BLOC DE TEXTE:
◇ ◇ ◇ ◇ ◇

Le père Joseph Irien est décédé. Il animait le centre bretonnant Minihi Levenez à Tréflévénez

Mis à jour : 04/02/2025  22:03

Il était connu de tous comme Job an Irien. Originaire de Bodilis, où il était né en 1937, il est ordonné prêtre en 1962. Il exerce d’abord à Pont-Croix. Le breton étant sa première langue, il fait participer les jeunes de sa paroisse aux concours de chant et de récitation du Bleun-Brug. Il est en 1978 l’un de ceux qui, avec Gérard Pigeon et Jean-Pierre Thomin, vont lancer « Les Cahiers du Bleun-Brug » et donner un coup de jeune à cette vieille association catholique : la revue cessera cependant de paraître dix ans plus tard.

Job an Irien à son bureau en 2015. Photo : FB

Avec Mikael Skouarneg [Michel Scouarnec], un autre prêtre bretonnant, ils renouvellent le répertoire des cantiques dans l’évêché de Quimper et de Léon. Il est ensuite affecté comme aumônier au lycée de l’Harteloire à Brest.

En 1984, Mgr Barbu, l’évêque de Quimper et du Léon, le charge de créer un centre spirituel

L'objectif qui lui est assigné est de favoriser l'expression de la foi et de la prière en langue bretonne et de proposer à tous ceux qui le désirent les éléments d'une vie chrétienne en breton dans l’esprit du concile Vatican II (1962-1965) : ce sera Minihi Levenez [Le monastère de la joie], dans le bourg de la petite commune de Tréflévénez, et ce sera en même temps l’intitulé d’une publication bilingue et d’une maison d’édition.

◇ ◇ ◇ ◇ ◇

CONSIGNE:
Dans l'article sur Job an Irien, recopiez le passage qui va de "Il était connu" jusqu'à "l’Harteloire à Brest." inclus, en substituant "Landivisiau" à "Bodilis".

MATÉRIEL SOURCE:

◇ ◇ ◇ ◇ ◇

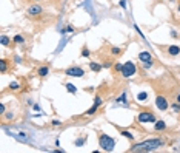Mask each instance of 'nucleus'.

◇ ◇ ◇ ◇ ◇

RÉSULTAT:
Il était connu de tous comme Job an Irien. Originaire de Landivisiau, où il était né en 1937, il est ordonné prêtre en 1962. Il exerce d’abord à Pont-Croix. Le breton étant sa première langue, il fait participer les jeunes de sa paroisse aux concours de chant et de récitation du Bleun-Brug. Il est en 1978 l’un de ceux qui, avec Gérard Pigeon et Jean-Pierre Thomin, vont lancer « Les Cahiers du Bleun-Brug » et donner un coup de jeune à cette vieille association catholique : la revue cessera cependant de paraître dix ans plus tard.

Job an Irien à son bureau en 2015. Photo : FB

Avec Mikael Skouarneg [Michel Scouarnec], un autre prêtre bretonnant, ils renouvellent le répertoire des cantiques dans l’évêché de Quimper et de Léon. Il est ensuite affecté comme aumônier au lycée de l’Harteloire à Brest.